Omni 3 “tam hayalet ettiğim gibisin” derken, Tosun “çok acayip bişeymişsin dostum, kocaman bir jöleye benziyorsun, gece gece iştahımı açtın ” diyordu.  İlk çekingenliği atan yine Tosun oldu. Omni 3 e bisikleti ile etrafta tur atmayı teklif etti. Omni 3 bu teklifi sevinçle kabul etti. Birlikte Tosun’un bisikletine atladılar. Issız ve karanlık caddelerde, saatte 28 km hızla (Tosun için müthiş bir hızdı) uçarcasına gezdiler.
Tosun tüm gücü ile pedal çevirirken bir yandan da mahallesini tanıtıyordu OMNİ’ye.
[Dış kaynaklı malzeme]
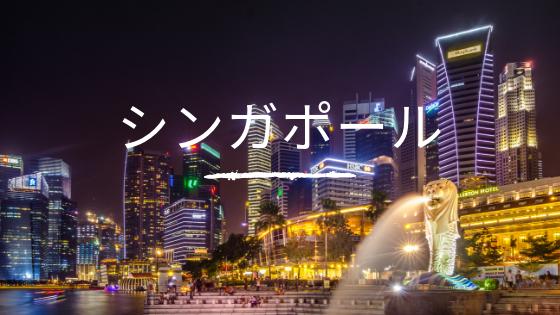 sfc-syugyou-singapore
Burası benim oyun parkım, çok iyi basket oynarım ancak diğer erkek çocukların aksine futboldan pek anlamam. Şurası pastane, çikolatalı kurabiyeleri ve pastaları mükemmeldir. Diğer tarafta çeşmeyi göreceksin, 1850 yılında yapılmış tarihi bir eserdir, yazın bisiklet turlarımızın mola durağıdır burası. Eskiden aşıklarda bu çeşme başında buluşurlarmış ama artık McDonalds ta buluşuluyor. Şurası da mahallemizin ibadet yeridir, babam her Cuma gelir, bende büyüyünce onunla birlikte gideceğim. Mahallemizin kütüphanesi de tam orada, içinde çok güzel kitaplar, dergiler var, bazen satranç oynamak içinde buraya takılıyoruz. Ancak kütüphaneci teyze çok sinirli bir insan hiç şakadan anlamaz, mesela geçen yaz su tabancası ile içeri daldık ve eller yukarı diye bağırdık, korkup bayılınca ayılması için tabancadaki suları üzerine boşalttık, sen misin bunu yapan eline terliklerini alıp bizi kovalamaya başladı. Tam 3 ay kütüphanenin önünden geçemedik, o kadar yani… Düşün ki su tabancasından bu kadar korktu, lazer kılıcımı görse ne yapardı bilmiyorum.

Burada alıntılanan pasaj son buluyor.